== What to produce ==
Take the line that has "How far is car" in it and every line after it to the end of the entries, and reproduce them exactly.

[Raw records]
-- Start --
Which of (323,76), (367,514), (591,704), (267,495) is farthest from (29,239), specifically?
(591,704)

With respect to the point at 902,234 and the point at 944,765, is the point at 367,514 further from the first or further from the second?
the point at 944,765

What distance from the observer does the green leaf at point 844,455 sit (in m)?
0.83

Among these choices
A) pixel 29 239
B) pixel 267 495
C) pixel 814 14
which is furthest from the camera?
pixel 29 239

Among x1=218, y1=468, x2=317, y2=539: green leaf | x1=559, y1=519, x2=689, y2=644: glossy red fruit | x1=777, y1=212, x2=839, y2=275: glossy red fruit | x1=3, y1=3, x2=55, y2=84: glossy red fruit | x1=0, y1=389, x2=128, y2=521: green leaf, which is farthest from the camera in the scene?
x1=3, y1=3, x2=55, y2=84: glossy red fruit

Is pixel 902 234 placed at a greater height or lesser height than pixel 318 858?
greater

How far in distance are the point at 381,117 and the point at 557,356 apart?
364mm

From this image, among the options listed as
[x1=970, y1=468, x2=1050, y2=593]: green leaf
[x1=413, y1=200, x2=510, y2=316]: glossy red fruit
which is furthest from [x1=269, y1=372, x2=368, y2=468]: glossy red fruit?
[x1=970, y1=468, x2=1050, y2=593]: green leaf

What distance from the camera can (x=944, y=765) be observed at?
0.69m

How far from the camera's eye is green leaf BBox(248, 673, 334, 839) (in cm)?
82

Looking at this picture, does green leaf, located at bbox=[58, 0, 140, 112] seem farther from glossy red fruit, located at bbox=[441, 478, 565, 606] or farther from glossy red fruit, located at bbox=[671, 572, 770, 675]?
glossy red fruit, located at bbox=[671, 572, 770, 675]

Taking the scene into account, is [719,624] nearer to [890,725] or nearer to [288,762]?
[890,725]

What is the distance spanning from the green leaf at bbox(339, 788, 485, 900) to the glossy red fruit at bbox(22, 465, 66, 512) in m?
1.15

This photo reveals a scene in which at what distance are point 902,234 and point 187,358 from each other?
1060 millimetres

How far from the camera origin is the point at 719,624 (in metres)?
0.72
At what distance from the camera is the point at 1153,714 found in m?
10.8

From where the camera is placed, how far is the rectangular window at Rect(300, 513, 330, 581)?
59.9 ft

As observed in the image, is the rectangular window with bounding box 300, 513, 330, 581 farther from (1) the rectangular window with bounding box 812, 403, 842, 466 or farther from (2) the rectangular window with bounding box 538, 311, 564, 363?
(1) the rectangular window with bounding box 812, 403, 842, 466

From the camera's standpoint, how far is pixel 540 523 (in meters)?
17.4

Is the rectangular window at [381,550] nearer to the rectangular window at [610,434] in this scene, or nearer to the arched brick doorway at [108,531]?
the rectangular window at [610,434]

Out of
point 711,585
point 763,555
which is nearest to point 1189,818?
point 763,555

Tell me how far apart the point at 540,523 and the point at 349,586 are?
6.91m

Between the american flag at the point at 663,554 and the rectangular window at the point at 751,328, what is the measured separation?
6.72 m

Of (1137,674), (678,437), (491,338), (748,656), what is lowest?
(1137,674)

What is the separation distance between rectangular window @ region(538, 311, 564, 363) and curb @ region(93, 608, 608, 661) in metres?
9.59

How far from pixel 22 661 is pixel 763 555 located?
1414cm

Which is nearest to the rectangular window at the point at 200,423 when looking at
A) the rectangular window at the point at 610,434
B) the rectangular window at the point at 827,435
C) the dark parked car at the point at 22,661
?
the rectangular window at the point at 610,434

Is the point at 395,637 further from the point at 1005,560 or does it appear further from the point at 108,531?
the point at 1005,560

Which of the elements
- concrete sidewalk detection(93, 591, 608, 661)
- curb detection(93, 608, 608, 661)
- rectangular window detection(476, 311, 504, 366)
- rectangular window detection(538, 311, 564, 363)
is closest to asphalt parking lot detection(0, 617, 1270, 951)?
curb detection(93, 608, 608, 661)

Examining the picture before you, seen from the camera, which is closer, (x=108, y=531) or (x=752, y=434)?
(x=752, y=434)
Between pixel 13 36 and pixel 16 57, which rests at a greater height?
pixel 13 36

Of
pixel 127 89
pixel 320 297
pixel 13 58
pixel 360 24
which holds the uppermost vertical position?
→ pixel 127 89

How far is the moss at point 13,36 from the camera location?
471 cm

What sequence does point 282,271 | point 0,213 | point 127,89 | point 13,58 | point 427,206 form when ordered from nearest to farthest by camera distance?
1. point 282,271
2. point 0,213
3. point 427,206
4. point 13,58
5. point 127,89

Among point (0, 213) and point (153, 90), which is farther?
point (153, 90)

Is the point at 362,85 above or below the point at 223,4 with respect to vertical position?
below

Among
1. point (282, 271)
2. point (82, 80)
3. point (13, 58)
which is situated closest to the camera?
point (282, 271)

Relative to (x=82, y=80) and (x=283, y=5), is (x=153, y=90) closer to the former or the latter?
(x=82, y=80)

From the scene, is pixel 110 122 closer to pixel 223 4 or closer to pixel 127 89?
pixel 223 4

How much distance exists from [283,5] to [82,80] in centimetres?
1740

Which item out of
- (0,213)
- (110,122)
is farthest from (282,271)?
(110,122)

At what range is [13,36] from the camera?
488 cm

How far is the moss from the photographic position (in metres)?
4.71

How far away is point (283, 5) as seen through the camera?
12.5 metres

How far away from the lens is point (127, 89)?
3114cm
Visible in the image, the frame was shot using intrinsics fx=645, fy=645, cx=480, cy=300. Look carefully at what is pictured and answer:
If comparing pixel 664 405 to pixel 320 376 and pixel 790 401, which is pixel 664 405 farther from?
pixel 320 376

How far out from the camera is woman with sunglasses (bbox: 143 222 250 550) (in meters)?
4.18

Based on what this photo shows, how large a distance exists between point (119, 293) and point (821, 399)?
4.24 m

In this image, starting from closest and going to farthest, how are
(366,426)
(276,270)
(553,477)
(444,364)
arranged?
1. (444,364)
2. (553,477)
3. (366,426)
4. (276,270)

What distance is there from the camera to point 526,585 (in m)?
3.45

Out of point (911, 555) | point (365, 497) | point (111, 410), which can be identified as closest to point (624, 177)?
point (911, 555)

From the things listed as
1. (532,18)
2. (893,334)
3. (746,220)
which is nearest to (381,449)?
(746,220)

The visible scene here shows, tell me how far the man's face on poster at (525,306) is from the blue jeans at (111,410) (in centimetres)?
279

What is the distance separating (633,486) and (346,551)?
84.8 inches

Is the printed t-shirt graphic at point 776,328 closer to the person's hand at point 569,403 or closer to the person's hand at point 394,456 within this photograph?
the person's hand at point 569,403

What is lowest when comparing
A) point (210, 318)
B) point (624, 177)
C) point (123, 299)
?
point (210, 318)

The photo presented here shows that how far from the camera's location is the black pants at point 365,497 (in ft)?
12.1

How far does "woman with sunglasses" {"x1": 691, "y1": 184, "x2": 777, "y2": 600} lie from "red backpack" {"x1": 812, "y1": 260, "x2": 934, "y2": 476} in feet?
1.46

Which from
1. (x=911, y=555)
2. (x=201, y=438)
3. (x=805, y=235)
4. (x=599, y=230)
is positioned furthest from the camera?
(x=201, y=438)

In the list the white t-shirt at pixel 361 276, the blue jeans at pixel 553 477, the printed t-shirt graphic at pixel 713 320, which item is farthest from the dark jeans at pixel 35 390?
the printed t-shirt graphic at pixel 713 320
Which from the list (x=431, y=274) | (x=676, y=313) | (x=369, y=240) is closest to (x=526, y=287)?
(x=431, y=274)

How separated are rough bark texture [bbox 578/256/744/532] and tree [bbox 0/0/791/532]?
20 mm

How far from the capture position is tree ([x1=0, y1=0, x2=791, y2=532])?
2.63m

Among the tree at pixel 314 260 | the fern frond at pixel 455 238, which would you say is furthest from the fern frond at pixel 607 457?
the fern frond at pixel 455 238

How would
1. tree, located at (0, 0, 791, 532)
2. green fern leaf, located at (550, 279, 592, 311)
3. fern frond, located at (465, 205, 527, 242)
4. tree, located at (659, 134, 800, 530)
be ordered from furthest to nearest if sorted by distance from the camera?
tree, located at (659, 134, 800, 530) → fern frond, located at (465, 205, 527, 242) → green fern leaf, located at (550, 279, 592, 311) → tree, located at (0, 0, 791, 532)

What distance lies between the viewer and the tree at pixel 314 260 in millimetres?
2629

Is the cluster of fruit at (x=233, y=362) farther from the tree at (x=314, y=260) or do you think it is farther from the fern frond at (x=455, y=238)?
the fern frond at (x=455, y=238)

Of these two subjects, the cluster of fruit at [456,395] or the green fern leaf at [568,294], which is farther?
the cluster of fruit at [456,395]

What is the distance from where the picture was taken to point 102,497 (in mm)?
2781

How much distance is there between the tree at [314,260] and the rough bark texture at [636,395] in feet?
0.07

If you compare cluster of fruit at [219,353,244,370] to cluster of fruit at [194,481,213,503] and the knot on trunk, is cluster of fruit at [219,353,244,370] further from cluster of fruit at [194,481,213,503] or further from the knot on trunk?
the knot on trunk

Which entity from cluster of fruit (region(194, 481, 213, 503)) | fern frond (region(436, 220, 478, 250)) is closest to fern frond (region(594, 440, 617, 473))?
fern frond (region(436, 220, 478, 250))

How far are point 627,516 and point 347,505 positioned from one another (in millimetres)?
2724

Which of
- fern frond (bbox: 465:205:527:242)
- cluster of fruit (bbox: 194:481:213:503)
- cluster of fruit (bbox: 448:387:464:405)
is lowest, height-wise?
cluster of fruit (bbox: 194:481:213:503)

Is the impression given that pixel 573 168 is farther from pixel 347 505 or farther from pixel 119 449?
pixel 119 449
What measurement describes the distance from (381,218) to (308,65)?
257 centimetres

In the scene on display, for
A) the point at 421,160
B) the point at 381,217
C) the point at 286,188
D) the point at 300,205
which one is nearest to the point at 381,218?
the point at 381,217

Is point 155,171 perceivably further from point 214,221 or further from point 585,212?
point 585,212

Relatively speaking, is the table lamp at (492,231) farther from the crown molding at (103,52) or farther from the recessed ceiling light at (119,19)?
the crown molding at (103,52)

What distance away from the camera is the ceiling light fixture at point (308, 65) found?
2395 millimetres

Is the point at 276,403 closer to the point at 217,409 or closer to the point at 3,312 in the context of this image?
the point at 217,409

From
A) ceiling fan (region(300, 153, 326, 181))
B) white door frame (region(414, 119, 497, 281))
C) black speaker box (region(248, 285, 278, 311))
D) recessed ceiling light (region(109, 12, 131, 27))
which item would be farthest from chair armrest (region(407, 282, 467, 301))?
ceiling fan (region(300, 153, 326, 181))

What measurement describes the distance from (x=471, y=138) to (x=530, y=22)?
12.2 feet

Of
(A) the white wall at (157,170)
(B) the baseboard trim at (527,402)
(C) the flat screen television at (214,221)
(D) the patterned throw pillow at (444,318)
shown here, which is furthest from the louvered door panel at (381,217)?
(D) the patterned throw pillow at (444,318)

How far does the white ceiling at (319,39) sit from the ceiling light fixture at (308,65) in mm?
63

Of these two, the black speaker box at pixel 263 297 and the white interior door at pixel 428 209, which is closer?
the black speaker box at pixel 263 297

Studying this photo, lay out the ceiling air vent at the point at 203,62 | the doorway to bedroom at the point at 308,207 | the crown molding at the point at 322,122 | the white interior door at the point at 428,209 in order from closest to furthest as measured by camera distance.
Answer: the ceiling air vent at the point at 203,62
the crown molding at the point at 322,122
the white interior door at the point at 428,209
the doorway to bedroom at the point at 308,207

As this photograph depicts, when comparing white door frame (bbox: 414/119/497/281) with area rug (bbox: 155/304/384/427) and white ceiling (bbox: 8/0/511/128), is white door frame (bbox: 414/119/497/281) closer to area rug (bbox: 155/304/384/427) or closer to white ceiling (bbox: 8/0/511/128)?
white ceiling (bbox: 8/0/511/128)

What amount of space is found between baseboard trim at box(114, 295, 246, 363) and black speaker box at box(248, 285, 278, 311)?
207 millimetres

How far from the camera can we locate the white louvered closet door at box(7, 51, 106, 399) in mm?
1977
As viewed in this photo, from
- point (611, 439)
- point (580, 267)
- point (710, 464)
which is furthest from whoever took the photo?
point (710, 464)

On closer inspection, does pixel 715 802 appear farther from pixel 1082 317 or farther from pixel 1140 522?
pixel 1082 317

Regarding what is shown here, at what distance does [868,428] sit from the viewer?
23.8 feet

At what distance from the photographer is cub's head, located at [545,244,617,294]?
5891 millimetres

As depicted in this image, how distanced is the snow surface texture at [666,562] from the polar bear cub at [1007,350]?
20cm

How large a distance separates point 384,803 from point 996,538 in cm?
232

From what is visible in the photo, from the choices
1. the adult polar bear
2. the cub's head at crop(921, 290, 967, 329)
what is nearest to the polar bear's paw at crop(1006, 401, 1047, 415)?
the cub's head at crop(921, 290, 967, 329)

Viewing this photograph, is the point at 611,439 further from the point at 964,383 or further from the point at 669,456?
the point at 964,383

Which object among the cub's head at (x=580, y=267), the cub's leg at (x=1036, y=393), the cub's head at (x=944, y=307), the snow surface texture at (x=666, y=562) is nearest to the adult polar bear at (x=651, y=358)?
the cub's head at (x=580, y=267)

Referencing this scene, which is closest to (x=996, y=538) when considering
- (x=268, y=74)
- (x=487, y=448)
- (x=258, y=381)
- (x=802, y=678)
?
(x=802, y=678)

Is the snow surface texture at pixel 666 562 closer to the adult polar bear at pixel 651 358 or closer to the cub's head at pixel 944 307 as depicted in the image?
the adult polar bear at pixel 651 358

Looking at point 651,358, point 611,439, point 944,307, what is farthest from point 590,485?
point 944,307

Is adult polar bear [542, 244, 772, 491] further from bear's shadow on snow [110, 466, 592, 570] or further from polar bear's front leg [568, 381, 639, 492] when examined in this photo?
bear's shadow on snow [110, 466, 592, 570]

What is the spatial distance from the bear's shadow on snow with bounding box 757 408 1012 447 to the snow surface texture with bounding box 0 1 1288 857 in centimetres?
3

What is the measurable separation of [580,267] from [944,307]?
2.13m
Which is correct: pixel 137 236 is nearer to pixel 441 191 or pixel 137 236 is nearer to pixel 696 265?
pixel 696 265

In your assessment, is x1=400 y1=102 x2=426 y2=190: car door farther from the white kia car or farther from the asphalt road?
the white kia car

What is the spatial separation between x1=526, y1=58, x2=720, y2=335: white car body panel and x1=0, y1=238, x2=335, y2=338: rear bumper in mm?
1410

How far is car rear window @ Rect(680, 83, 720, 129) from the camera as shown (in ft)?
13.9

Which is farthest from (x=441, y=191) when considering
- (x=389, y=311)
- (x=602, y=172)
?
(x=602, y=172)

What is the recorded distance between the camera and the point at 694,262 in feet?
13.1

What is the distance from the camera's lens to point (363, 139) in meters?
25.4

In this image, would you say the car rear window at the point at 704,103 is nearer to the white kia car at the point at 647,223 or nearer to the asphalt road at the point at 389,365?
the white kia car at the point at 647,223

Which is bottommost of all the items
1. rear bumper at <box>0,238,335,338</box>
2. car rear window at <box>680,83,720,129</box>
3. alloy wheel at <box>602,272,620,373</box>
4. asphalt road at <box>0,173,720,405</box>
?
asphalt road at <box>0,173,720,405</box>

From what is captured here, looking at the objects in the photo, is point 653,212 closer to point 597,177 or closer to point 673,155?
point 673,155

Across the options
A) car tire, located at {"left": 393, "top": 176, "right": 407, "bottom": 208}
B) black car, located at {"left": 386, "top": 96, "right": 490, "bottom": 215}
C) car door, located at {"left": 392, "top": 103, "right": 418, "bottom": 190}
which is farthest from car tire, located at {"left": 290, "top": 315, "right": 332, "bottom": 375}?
-- End --
== Reply to the task ==
How far is car rear window @ Rect(680, 83, 720, 129) from the camera as shown (in ft)?
13.9

Which is farthest from (x=441, y=191) when considering
- (x=389, y=311)
- (x=602, y=172)
?
(x=602, y=172)

What is the recorded distance between the camera and the point at 694,262 in feet?
13.1

What is the distance from the camera's lens to point (363, 139) in meters?
25.4

In this image, would you say the car rear window at the point at 704,103 is nearer to the white kia car at the point at 647,223 or nearer to the asphalt road at the point at 389,365?
the white kia car at the point at 647,223

Which is bottommost of all the items
1. rear bumper at <box>0,238,335,338</box>
2. car rear window at <box>680,83,720,129</box>
3. alloy wheel at <box>602,272,620,373</box>
4. asphalt road at <box>0,173,720,405</box>
?
asphalt road at <box>0,173,720,405</box>

From what is captured here, looking at the objects in the photo, is point 653,212 closer to point 597,177 or closer to point 673,155?
point 673,155

Across the options
A) car tire, located at {"left": 393, "top": 176, "right": 407, "bottom": 208}
B) black car, located at {"left": 386, "top": 96, "right": 490, "bottom": 215}
C) car door, located at {"left": 392, "top": 103, "right": 418, "bottom": 190}
which is farthest from car tire, located at {"left": 290, "top": 315, "right": 332, "bottom": 375}?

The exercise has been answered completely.